Page text Block Start

Reputation: 39
Using jupyter notebook on 3.6.3 |Anaconda custom (64-bit)| (default, Oct 15 2017, 03:27:45) [MSC v.1900 64 bit (AMD64)]
Consider the simple example below:
left = pd.DataFrame({'k': ['K0', 'K1', 'K2'], 'v': [1, 2, 3]}).set_index('k')
right = pd.DataFrame({'k': ['K0', 'K0', 'K3'], 'v': [4, 5, 6]}).set_index('k')
right2 = pd.DataFrame({'v': [7, 8, 9]}, index=['K1', 'K1', 'K3'])
left
right
right2
left.join(right,how='left',lsuffix='_L',rsuffix='_R')
pd.merge(left,right,how='left',right_index=True,left_index=True)
so far, so good! the last two lines produce equal results as expected, but the following line result is rather unexpected for me as it includes indices that do not belong to the left
dataframe (result seems to be an outer join):
left.join([right],how='left',lsuffix='_L',rsuffix='_R')
I noticed it uses the .merge
default suffix too, not the one I specified for .join
, and I am not getting any error. Why is that?
Also when joining more than two dataframes like below:
left.join([right,right2])
I don't understand why the result includes indices that does not belong to the left
dataframe even though this is a left join.
This can be seen in pandas documentation on join-merge
Thanks a lot!
Upvotes: 1
Views: 205
Reputation: 1106
If you inspect the code of df.join()
see on github. You will see that at some point this happens if other
is not a Dataframe
or Series
, i.e. a list
:
# join indexes only using concat
if how == 'left':
how = 'outer'
join_axes = [self.index]
else:
join_axes = None
frames = [self] + list(other)
can_concat = all(df.index.is_unique for df in frames)
if can_concat:
return concat(frames, axis=1, join=how, join_axes=join_axes,
verify_integrity=True)
joined = frames[0]
for frame in frames[1:]:
joined = merge(joined, frame, how=how, left_index=True,
right_index=True)

Page text Block End

Apply what you read
1 – Rewrite the paragraph of the pandas join thread that begins "so far, so good!" as a short bulleted list, keeping its main facts.
2 – According to the reply's code in the pandas join thread, why does a left join behave like an outer join when the other argument is a list? Answer in one to three sentences.
3 – Pick up the pandas join thread where it stops.

Study material Block Start

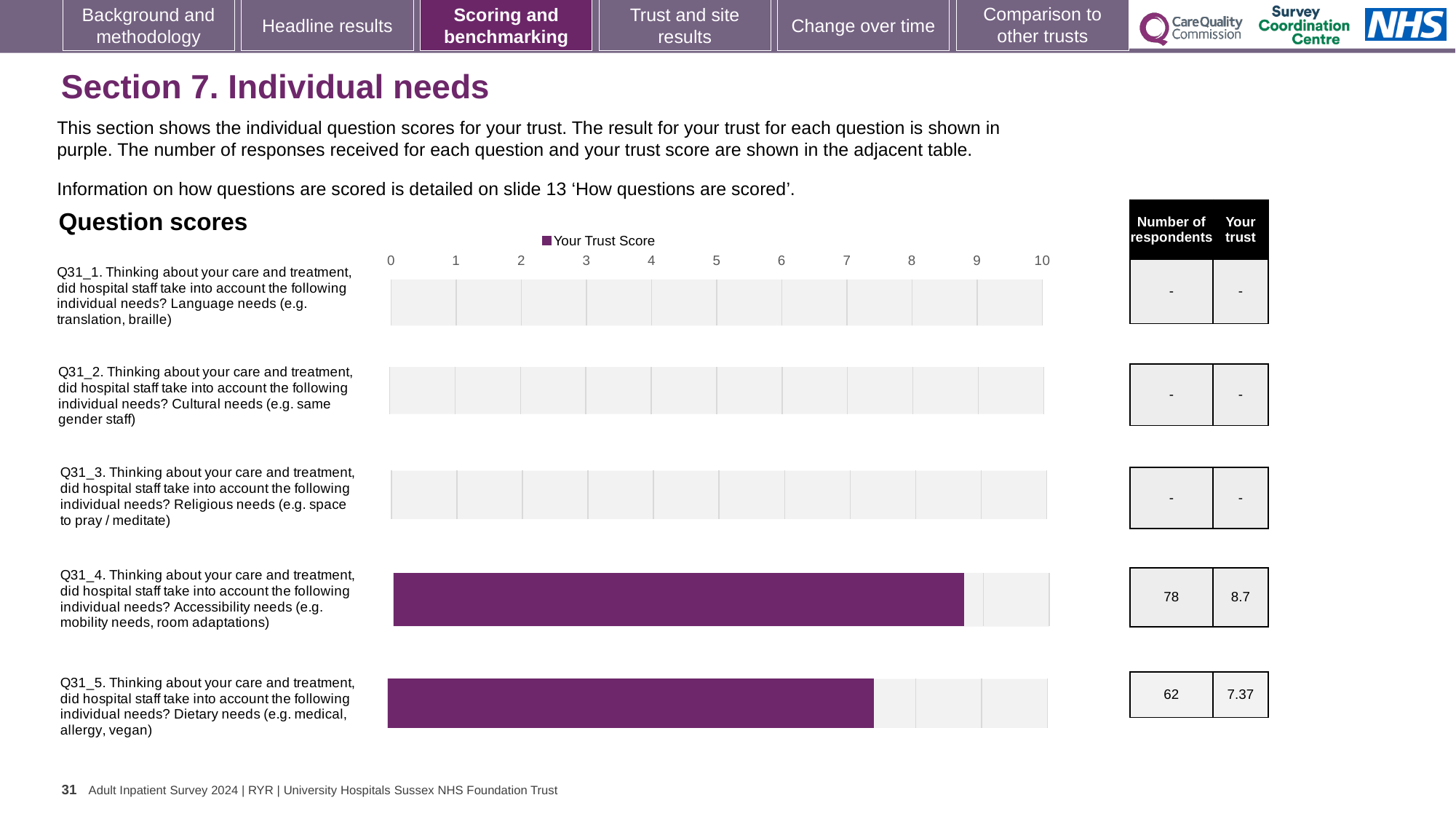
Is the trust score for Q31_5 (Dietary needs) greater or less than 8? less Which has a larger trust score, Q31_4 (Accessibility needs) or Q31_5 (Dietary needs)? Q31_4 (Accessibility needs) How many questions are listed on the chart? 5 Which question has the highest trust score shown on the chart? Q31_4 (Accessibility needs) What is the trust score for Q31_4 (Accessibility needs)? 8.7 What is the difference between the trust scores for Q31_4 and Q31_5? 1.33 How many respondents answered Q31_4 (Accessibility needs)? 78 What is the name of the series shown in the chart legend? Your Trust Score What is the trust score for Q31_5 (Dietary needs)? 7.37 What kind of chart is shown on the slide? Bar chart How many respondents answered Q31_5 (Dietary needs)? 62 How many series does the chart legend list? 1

Study material Block End
Study material Block Start

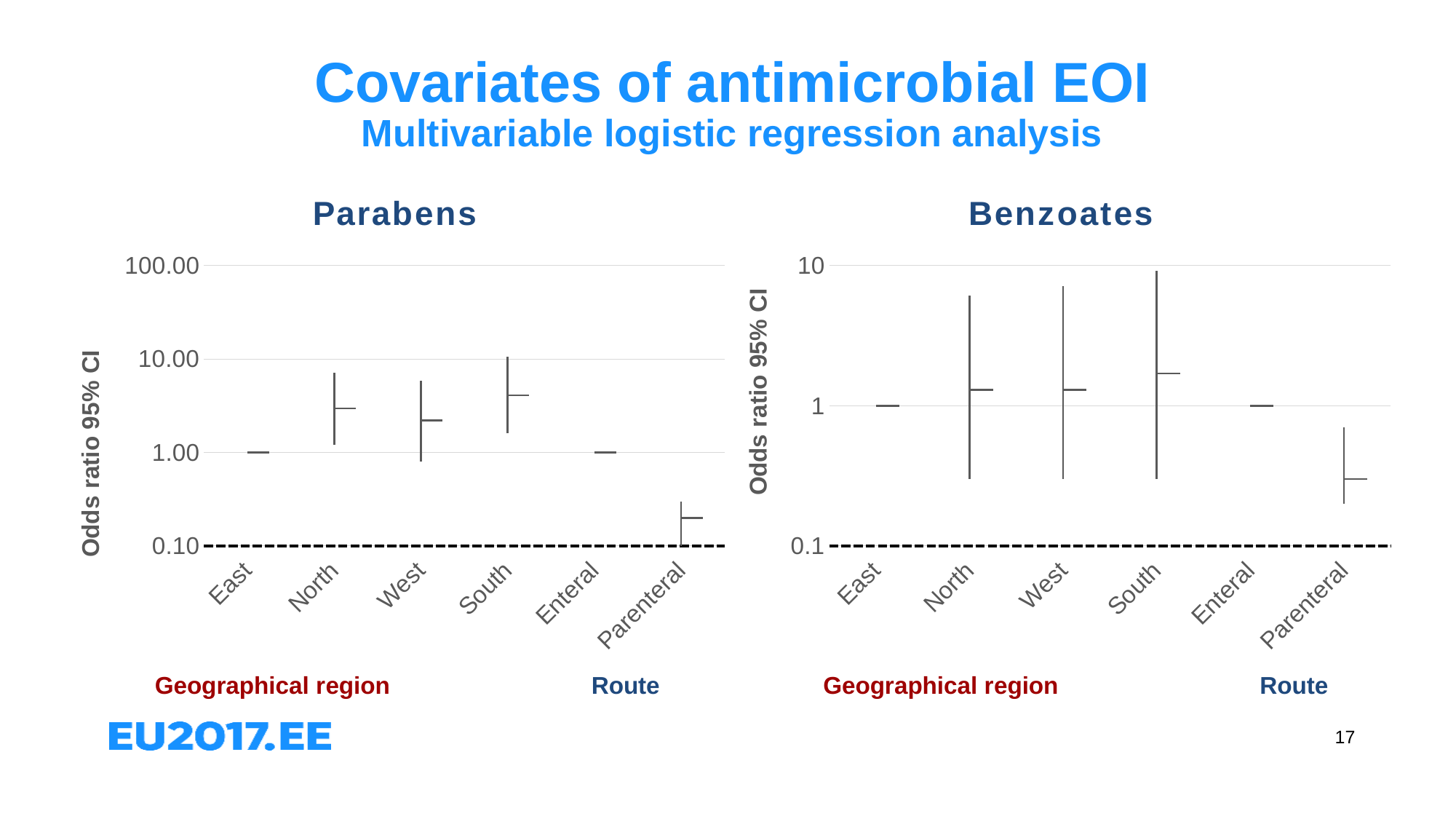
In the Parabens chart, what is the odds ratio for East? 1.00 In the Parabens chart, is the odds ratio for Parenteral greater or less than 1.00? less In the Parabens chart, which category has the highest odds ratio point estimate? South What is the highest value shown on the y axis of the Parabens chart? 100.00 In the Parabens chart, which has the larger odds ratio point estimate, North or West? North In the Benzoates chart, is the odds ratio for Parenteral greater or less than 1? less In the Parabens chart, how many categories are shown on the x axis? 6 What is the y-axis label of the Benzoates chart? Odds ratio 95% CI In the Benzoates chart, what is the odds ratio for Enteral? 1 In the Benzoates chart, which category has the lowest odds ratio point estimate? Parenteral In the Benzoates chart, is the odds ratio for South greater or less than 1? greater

Study material Block End

Answers to the problems
1 –
- The last two lines, the join and the merge, give equal results, as expected.
- The next line, which joins a list, gives an unexpected result.
- That result includes indices that do not belong to the left dataframe.
- It looks like an outer join.

2 – When the other argument is a list rather than a DataFrame or Series, the join code changes how from 'left' to 'outer' and sets join_axes to the left frame's index. If every frame's index is unique, it concatenates the frames. Otherwise it merges them one by one using that 'outer' setting.

3 –
return joined
Thus how = 'left'
is changed to how = 'outer'
. I am not sure why this is done, but appears to be some sort of preparation for concat
(as the comment suggests); concat can only handle 'inner' or 'outer'. However in your case indices are not unique, and the for loop at the bottom of the code is executed (but still using how='outer'). This explains what you are seeing (merge like behavior with an outer join).
Of course you could use the same strategy but with how='left' directly in your code to do a series of left joins:
joined = left
for frame in [right, right2]:
joined = pd.merge(joined, frame, how='left', left_index=True, right_index=True)
Upvotes: 1
Reputation: 4848
For your first part of question (ie : I noticed it uses the .merge default suffix too, not the one I specified for .join , and I am not getting any error. Why is that? ) I don't know why, but It seems to be correct according to documentation :
Notes
-----
on, lsuffix, and rsuffix options are not supported when passing a list
of DataFrame objects
Then for your last part of question I kind of don't know. It just seems to be this way when you use a list...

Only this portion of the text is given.